Well that’s just childish, pouty, and not a very well thought out train of thought on the subject.

The control isn’t over people, it’s about finding a solution to creating and preserving market share via device reliability on the platform. There are 1.4B iPhone users (and that’s a real number, not a fantasy), and not every one of those people is savvy enough to vet their applications before installation. If installation of any app was wide open you would have a large portion of those 1.4B accidentally installing crap. They may have 100 apps on their phone but if 1 is a piece of shit and broken (and yes conservatively at least 1% of apps out there probably have a bug bad enough to wreck some havoc) and it renders the reliability of the phone to shit that’s bad. If the market perceives that the reliability of the device is shit, Apple loses either in increasing or preserving market share for the device. Apple needs those devices need to work reliably and it feels that one way to do that is vetting the apps that will be running on it. The hardware is great, the OS does its job making the hardware platform operational, but the one place where there is the opportunity to introduce instability is in the apps. So you do your best to control that area of instability opportunity on your platform.

Here is the beautiful thing for you…there plenty of other phones out there that will allow you to install whatever the hell you want. Apple only has 16% of the worldwide smartphone market share.

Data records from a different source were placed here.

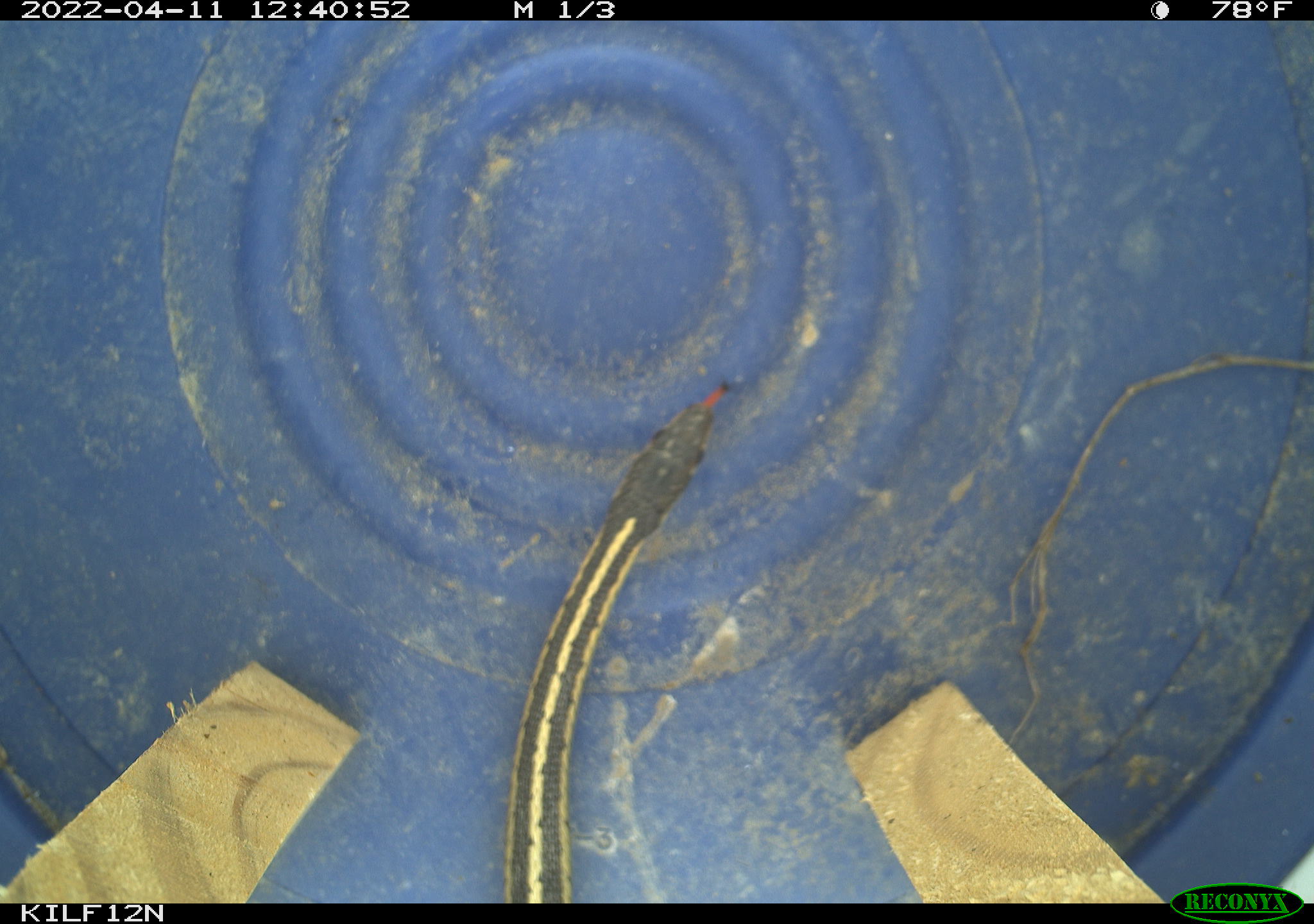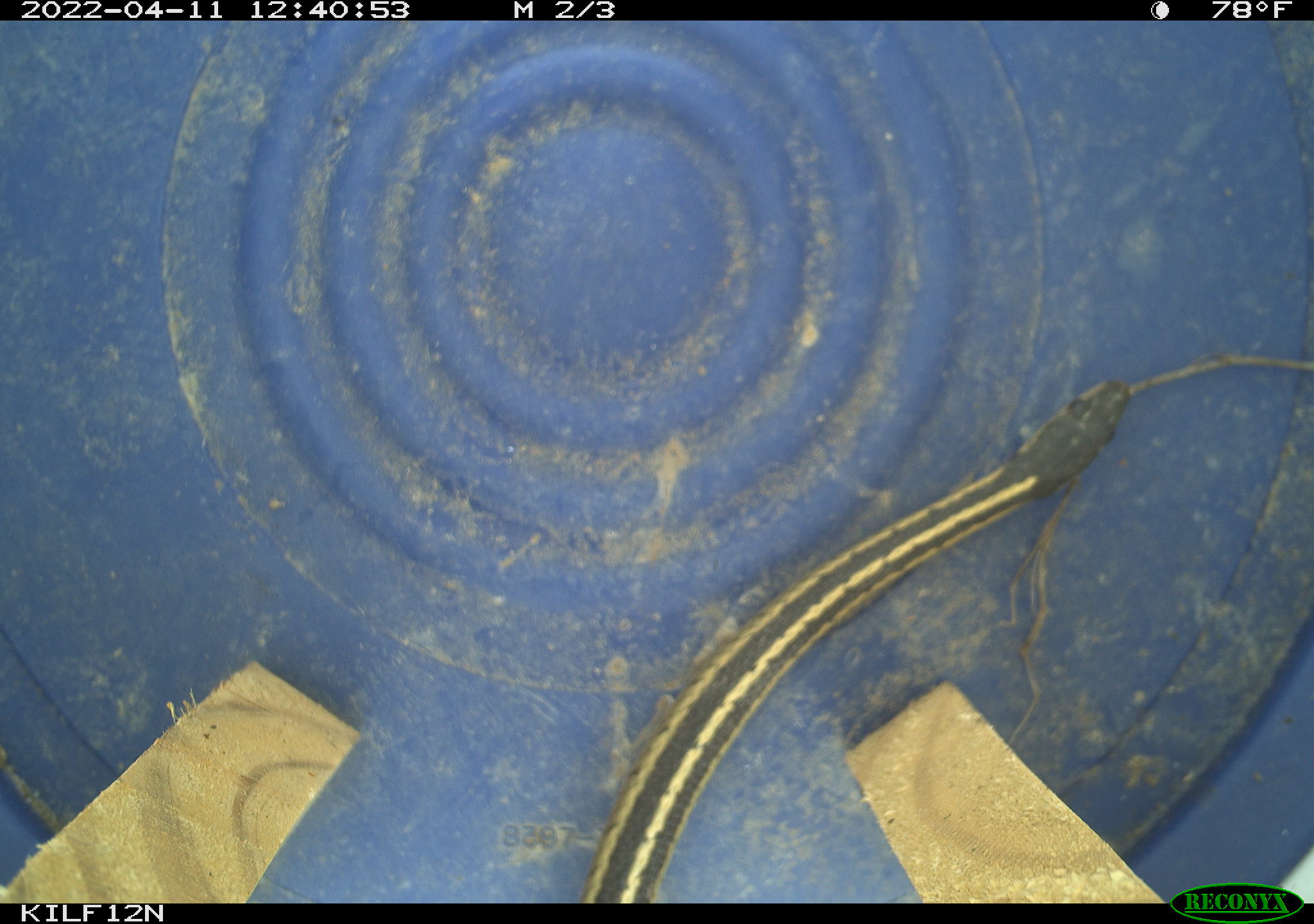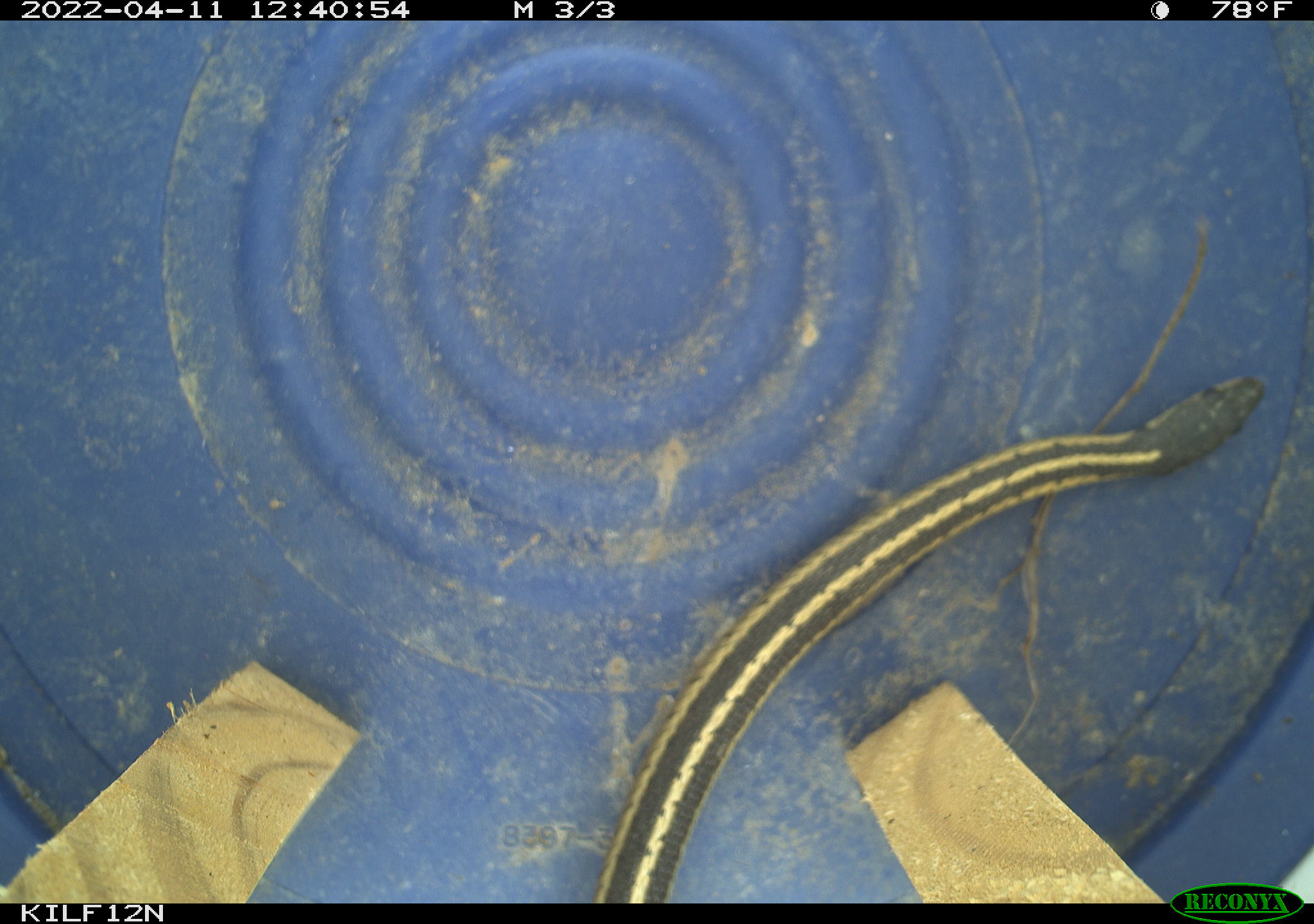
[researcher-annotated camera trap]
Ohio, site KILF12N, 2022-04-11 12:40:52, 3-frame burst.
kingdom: Animalia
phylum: Chordata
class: Reptilia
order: Squamata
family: Colubridae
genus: Thamnophis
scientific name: Thamnophis sirtalis sirtalis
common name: eastern gartersnake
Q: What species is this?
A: Eastern gartersnake (Thamnophis sirtalis sirtalis).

https://backlinko.com/iphone-users#iphone-key-stats

Man, talking about crashing trains of thought: you fail to grasp the fact that the conversation is about MacOS, not iOS, that there is no contradiction between "blah platform" and control over people, and even that the fact that other phones exist doesn't negate the deficiencies of this specific phone

> conservatively at least 1% of apps

That's another made up number of yours, with a similarly made up qualifier

> the market perceives that the reliability of the device is shit

Since the vast majority of devices aren't so locked down, isn't "the market" yelling at yout that you're wrong?

I was talking about iOS so yes, I missed that the conversation was about Mac. Shame on me. In a sense the use case for a Mac is less ubiquitous than a smartphone, so the need for vetting may not be as great because users of the device don’t perceive the apps running on it as the device itself.

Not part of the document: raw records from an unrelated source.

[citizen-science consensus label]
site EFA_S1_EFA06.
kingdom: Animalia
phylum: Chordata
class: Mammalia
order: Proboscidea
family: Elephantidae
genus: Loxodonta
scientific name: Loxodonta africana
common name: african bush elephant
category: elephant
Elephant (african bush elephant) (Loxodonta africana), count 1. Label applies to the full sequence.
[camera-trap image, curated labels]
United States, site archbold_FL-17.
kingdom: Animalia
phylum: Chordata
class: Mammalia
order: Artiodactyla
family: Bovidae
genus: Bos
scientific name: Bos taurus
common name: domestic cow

However, I stand firm in my argument about why the iPhone is locked down and why it’s a good thing. Even if you spread into other smartphone manufacturers like Samsung, you still find similar attempts to control the lay users ability to install unvetted apps on the devices. It may even be more important for them to do that too since they don’t fully control the OS on their devices.

> That's another made up number of yours, with a similarly made up qualifier

Obvious it was made up and obviously it was set as an intentionally low bar for software quality because who would argue (especially on HN) that 100% of available software out there is bug free, but if you want to believe that all available software is 100% safe to use, I encourage you to download and install everything you come across no matter whether the device is a smartphone, a Mac, or any other device you use and rely upon. I am sure you will be fine.

What about all those libs and executables you likely install via brew, npm, cargo etc? Those are all applications
Sure – Apple are trying to stop people who don't know what they're doing from getting hurt. Hence the strong scrutiny on what is allowed on the App Store (whether it's reasonable to charge 30% of revenue is an entirely different question).

People who are installing things using a terminal are probably (a) slightly computer savvy and (b) therefore aware that this might not be a totally safe operation.

And, despite being an avid homebrew user, I've never had a problem there.
All of us having this discussion are outliers.

The things we talk about here which annoy us are for the much larger set of people who need them!

Put another way, it is all about the set of us who cannot really participate in this discussion.